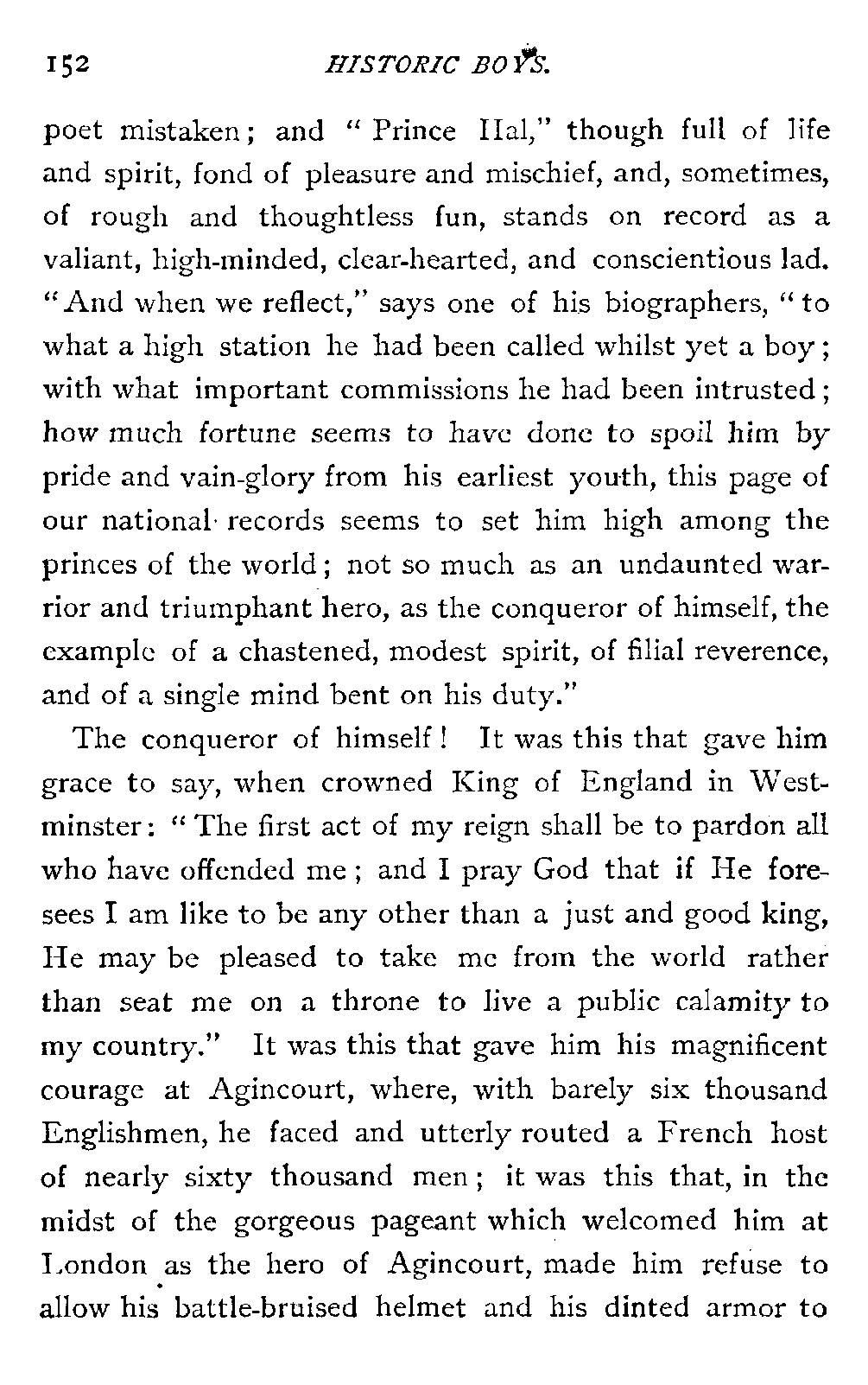 152 HISTORIC BOYS.

poet mistaken; and "Prince Hal," though full of life and spirit, fond of pleasure and mischief, and, sometimes, of rough and thoughtless fun, stands on record as a valiant, high-minded, clear-hearted, and conscientious lad. "And when we reflect," says one of his biographers, "to what a high station he had been called whilst yet a boy; with what important commissions he had been intrusted; how much fortune seems to have done to spoil him by pride and vain-glory from his earliest youth, this page of our national records seems to set him high among the princes of the world; not so much as an undaunted warrior and triumphant hero, as the conqueror of himself, the example of a chastened, modest spirit, of filial reverence, and of a single mind bent on his duty."

The conqueror of himself! It was this that gave him grace to say, when crowned King of England in Westminster: "The first act of my reign shall be to pardon all who have offended me; and I pray God that if He foresees I am like to be any other than a just and good king, He may be pleased to take me from the world rather than seat me on a throne to live a public calamity to my country." It was this that gave him his magnificent courage at Agincourt, where, with barely six thousand Englishmen, he faced and utterly routed a French host of nearly sixty thousand men; it was this that, in the midst of the gorgeous pageant which welcomed him at London as the hero of Agincourt, made him refuse to allow his battle-bruised helmet and his dinted armor to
• • •
* PROBLEM STATEMENT:
Drop the pictures and reproduce the rest of the data above exactly.

* WRITTEN RESPONSE:
 152 HISTORIC BOYS.

poet mistaken; and "Prince Hal," though full of life and spirit, fond of pleasure and mischief, and, sometimes, of rough and thoughtless fun, stands on record as a valiant, high-minded, clear-hearted, and conscientious lad. "And when we reflect," says one of his biographers, "to what a high station he had been called whilst yet a boy; with what important commissions he had been intrusted; how much fortune seems to have done to spoil him by pride and vain-glory from his earliest youth, this page of our national records seems to set him high among the princes of the world; not so much as an undaunted warrior and triumphant hero, as the conqueror of himself, the example of a chastened, modest spirit, of filial reverence, and of a single mind bent on his duty."

The conqueror of himself! It was this that gave him grace to say, when crowned King of England in Westminster: "The first act of my reign shall be to pardon all who have offended me; and I pray God that if He foresees I am like to be any other than a just and good king, He may be pleased to take me from the world rather than seat me on a throne to live a public calamity to my country." It was this that gave him his magnificent courage at Agincourt, where, with barely six thousand Englishmen, he faced and utterly routed a French host of nearly sixty thousand men; it was this that, in the midst of the gorgeous pageant which welcomed him at London as the hero of Agincourt, made him refuse to allow his battle-bruised helmet and his dinted armor to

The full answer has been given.